B. SEVERABILITY. In the event that any of the provisions of this
Agreement shall be held to be invalid or unenforceable in whole or in
part, those provisions to the extent enforceable and all other
provisions shall nevertheless continue to be valid and enforceable as
though the invalid or unenforceable parts had not been included in
this Agreement. In the event that any provision relating to the time
period or scope of a restriction shall be declared by a court of
competent jurisdiction to exceed the maximum time period or scope such
court deems reasonable and enforceable, then the time period or scope
of the restriction deemed reasonable and enforceable by the court
shall become and shall thereafter be the maximum time period or the
applicable scope of the restriction.
C. GOVERNING LAW. This Agreement shall be construed and enforced
according to the laws of the State of Minnesota. All legal actions
arising under this Agreement shall be instituted in, and both Innovex
and Employee consent to the jurisdiction of the court of Hennepin
County, Minnesota.
D. "Innovex" shall mean Innovex, Inc., Litchfield Precision Components,
Iconovex and Innomedica and any of their existing or future
affiliates, including parent companies, divisions, joint ventures and
partnerships.
E. This Agreement replaces and supercedes all prior agreements between
Innovex and Employee relating to the same subject matter. This
Agreement may not be terminated, amended or modified in any way,
except in writing signed by both Innovex and Employee.

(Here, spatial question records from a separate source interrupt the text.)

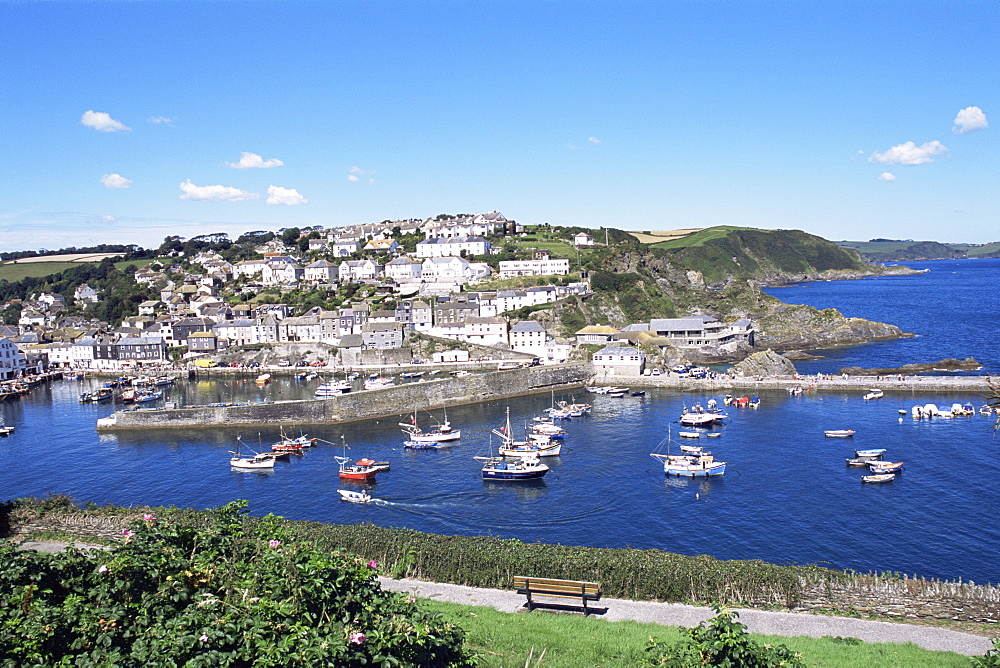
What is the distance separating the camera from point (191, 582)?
8.89 metres

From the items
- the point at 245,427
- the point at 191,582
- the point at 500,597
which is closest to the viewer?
the point at 191,582

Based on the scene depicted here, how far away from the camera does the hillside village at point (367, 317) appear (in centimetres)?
5888

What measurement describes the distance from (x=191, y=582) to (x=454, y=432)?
87.0 feet

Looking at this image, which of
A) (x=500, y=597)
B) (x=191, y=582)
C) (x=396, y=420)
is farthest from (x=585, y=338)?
(x=191, y=582)

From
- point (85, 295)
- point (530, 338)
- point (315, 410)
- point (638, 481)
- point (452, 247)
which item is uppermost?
point (452, 247)

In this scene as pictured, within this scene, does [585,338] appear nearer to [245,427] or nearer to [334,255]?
[245,427]

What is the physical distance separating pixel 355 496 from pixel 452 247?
210ft

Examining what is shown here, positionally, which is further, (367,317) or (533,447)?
(367,317)

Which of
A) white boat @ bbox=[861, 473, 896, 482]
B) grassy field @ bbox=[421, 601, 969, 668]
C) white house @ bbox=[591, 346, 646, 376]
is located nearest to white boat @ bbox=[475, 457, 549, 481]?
white boat @ bbox=[861, 473, 896, 482]

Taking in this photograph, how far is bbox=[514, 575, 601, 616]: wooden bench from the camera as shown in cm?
1338

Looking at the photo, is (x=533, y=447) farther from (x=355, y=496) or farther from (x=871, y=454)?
(x=871, y=454)

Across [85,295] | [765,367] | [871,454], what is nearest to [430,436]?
[871,454]

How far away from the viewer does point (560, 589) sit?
44.3ft

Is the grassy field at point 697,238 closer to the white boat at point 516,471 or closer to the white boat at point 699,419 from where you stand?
the white boat at point 699,419
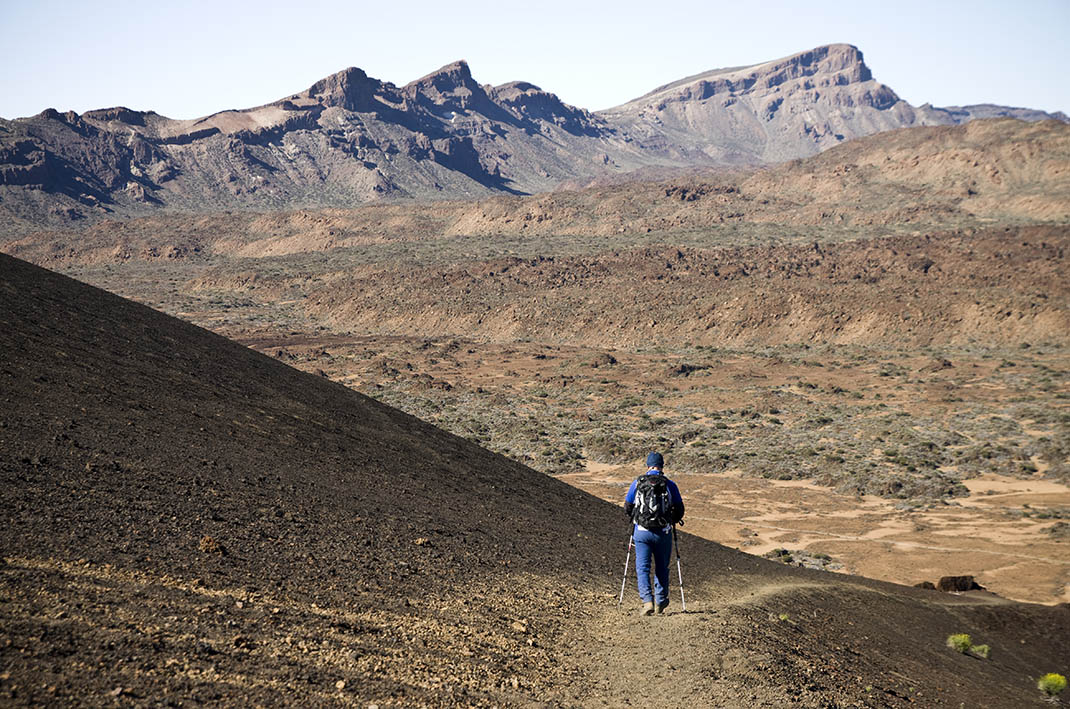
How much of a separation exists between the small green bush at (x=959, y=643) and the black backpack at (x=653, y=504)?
6770 mm

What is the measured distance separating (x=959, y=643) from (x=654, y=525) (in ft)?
23.0

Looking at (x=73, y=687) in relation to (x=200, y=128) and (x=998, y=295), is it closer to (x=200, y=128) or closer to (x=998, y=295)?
(x=998, y=295)

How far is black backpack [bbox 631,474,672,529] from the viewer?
941 centimetres

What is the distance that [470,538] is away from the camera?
1273cm

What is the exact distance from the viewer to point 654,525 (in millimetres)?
9445

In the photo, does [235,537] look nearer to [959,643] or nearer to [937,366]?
[959,643]

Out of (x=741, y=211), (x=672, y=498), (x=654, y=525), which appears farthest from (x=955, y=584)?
(x=741, y=211)

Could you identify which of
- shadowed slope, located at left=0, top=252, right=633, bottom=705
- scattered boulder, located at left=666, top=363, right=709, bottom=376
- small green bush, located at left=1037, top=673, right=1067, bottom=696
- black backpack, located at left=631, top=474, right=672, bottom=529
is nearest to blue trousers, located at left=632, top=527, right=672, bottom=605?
black backpack, located at left=631, top=474, right=672, bottom=529

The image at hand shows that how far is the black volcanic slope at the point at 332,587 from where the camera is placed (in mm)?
6559

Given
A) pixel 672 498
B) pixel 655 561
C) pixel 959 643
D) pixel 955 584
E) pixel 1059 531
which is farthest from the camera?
pixel 1059 531

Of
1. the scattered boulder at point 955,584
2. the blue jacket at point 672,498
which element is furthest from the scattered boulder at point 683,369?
the blue jacket at point 672,498

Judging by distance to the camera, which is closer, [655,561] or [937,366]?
[655,561]

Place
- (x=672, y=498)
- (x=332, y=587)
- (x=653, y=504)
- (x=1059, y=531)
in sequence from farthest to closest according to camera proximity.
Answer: (x=1059, y=531) < (x=672, y=498) < (x=653, y=504) < (x=332, y=587)

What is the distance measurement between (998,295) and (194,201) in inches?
5778
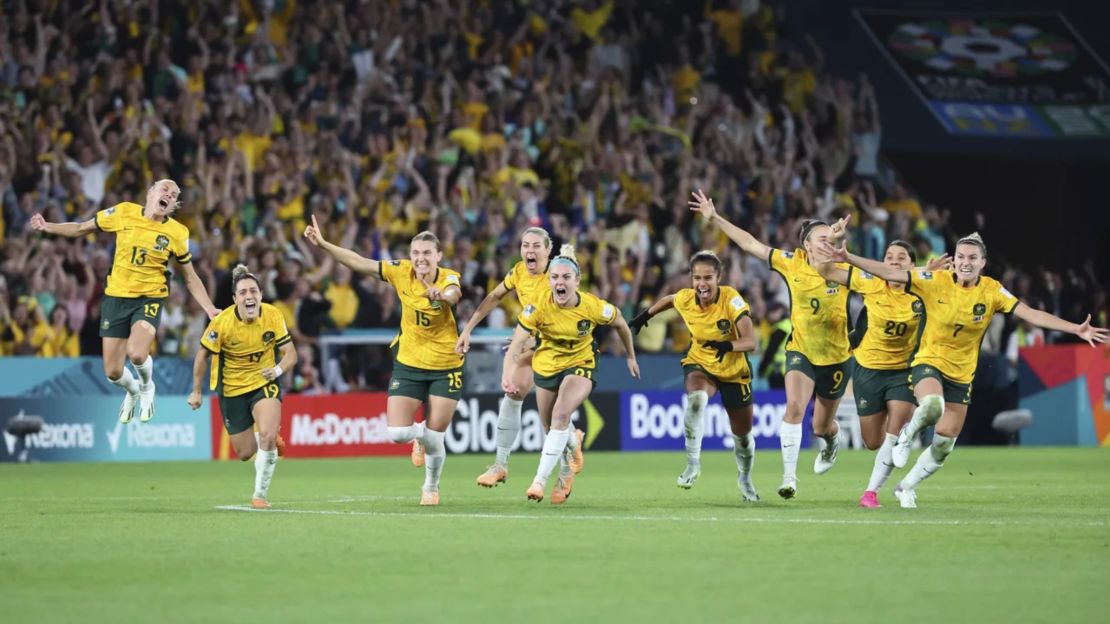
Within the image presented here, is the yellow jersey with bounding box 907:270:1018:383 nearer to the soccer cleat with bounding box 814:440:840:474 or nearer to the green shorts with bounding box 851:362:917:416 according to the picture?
the green shorts with bounding box 851:362:917:416

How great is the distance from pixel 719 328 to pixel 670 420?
1252cm

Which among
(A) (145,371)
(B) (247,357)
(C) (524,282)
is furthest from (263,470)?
(C) (524,282)

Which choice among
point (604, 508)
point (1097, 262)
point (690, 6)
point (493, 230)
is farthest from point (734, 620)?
point (1097, 262)

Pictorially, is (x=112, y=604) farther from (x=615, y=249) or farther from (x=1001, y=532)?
(x=615, y=249)

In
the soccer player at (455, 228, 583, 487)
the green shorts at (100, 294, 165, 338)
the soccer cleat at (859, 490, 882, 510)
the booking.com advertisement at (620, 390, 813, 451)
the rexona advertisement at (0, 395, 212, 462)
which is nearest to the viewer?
the soccer cleat at (859, 490, 882, 510)

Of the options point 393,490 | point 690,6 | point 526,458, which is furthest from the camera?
point 690,6

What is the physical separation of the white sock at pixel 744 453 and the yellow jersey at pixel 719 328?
520mm

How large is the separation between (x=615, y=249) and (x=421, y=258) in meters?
14.8

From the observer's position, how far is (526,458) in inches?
1051

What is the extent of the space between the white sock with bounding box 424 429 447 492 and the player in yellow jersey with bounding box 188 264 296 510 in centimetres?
133

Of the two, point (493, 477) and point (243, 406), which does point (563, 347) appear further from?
point (243, 406)

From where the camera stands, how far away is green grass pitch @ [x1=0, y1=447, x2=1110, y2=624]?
8656 millimetres

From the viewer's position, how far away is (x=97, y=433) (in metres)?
26.2

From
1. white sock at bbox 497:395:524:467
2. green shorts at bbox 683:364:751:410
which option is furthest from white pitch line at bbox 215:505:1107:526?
green shorts at bbox 683:364:751:410
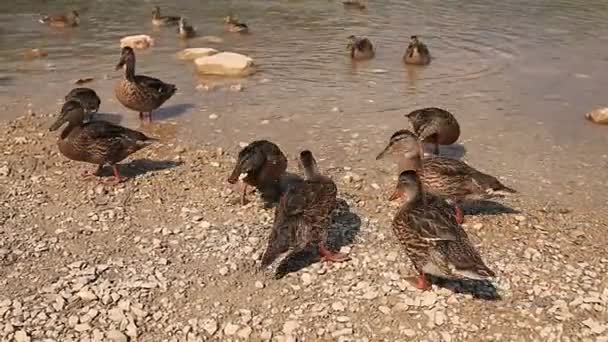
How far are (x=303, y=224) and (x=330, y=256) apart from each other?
0.51 m

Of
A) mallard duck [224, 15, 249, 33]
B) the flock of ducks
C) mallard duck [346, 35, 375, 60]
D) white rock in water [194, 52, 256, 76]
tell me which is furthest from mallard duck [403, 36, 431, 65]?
mallard duck [224, 15, 249, 33]

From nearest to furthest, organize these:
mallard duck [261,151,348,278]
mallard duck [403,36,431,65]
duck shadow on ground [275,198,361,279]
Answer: mallard duck [261,151,348,278] → duck shadow on ground [275,198,361,279] → mallard duck [403,36,431,65]

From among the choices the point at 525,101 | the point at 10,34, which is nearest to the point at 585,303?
the point at 525,101

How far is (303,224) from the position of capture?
23.7 ft

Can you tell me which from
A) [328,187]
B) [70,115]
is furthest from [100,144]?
[328,187]

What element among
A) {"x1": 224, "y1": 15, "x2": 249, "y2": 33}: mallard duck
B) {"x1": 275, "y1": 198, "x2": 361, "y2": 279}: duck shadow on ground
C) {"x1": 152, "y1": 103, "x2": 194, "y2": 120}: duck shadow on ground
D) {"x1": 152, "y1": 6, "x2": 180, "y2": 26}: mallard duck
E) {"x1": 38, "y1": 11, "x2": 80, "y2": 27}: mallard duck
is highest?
{"x1": 275, "y1": 198, "x2": 361, "y2": 279}: duck shadow on ground

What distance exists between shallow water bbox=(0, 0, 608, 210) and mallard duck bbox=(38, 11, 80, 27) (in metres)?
0.27

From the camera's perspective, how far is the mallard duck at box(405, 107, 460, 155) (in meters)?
10.5

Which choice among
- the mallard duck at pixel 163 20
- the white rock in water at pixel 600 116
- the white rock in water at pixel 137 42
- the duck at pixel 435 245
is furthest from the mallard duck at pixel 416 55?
the duck at pixel 435 245

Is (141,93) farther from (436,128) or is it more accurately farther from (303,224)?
(303,224)

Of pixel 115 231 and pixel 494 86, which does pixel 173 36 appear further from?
pixel 115 231

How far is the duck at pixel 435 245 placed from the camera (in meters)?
6.38

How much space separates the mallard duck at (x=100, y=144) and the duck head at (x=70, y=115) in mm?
1088

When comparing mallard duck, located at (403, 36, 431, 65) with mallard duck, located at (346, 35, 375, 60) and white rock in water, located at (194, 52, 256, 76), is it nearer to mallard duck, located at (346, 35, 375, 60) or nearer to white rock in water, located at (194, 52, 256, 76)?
mallard duck, located at (346, 35, 375, 60)
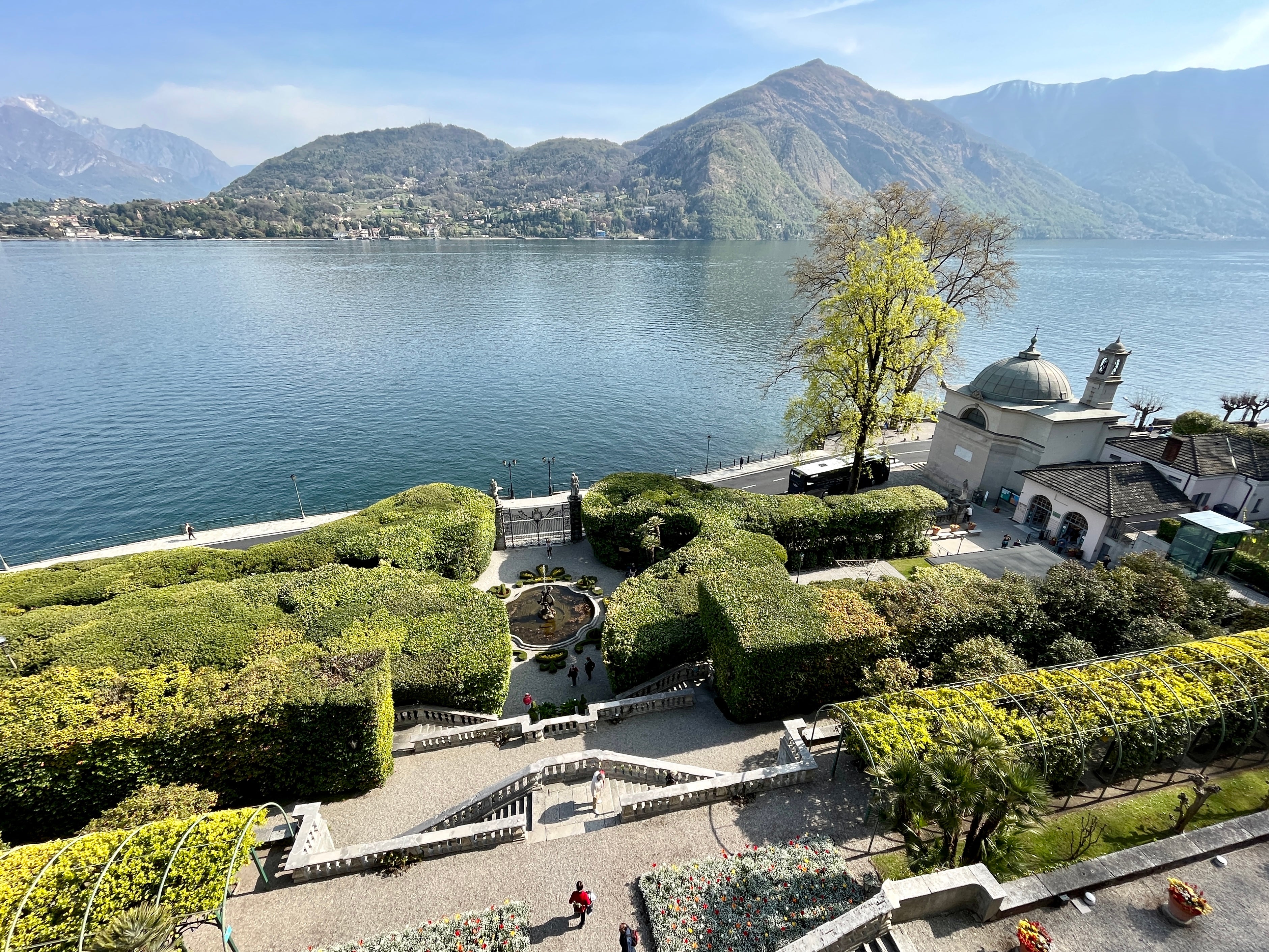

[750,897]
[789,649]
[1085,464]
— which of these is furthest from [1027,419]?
[750,897]

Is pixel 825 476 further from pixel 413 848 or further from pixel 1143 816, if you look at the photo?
pixel 413 848

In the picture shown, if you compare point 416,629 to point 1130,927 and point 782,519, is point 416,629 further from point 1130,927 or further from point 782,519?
point 1130,927

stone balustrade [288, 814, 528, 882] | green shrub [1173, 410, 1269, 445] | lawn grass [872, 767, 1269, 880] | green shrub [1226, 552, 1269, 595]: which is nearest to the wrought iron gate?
stone balustrade [288, 814, 528, 882]

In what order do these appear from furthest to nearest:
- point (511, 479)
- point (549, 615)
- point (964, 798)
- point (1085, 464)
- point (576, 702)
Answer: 1. point (511, 479)
2. point (1085, 464)
3. point (549, 615)
4. point (576, 702)
5. point (964, 798)

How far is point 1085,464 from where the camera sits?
137ft

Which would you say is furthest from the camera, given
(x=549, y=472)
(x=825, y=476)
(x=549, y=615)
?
(x=549, y=472)

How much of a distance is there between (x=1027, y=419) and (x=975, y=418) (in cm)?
372

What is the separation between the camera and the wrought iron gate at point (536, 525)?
40.8 meters

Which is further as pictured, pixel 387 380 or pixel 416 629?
pixel 387 380

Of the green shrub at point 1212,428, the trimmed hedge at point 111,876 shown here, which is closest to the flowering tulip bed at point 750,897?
the trimmed hedge at point 111,876

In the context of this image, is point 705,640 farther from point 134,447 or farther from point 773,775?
point 134,447

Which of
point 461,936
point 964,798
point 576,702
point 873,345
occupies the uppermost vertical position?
point 873,345

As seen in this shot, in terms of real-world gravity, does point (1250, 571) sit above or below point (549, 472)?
above

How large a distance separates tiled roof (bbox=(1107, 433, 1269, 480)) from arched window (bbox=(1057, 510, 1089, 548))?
7.95 metres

F. The obligations of the parties under this Agreement do not depend on
conditions outside this Agreement and shall survive Employee's
termination of employment with Innovex, regardless of the reason for
termination.
V. AGREEMENT READ, UNDERSTOOD, AND FAIR. Employee has carefully read and
considered all provisions of this Agreement and agrees that all of the
restrictions set forth are fair and reasonable and are reasonably required
for the protection of the interests of Innovex. Employee hereby
acknowledges receipt of a copy of this Agreement.
EMPLOYEE
Dated: ________________________________ __________________________________
Dated: ________________________________ INNOVEX, INC.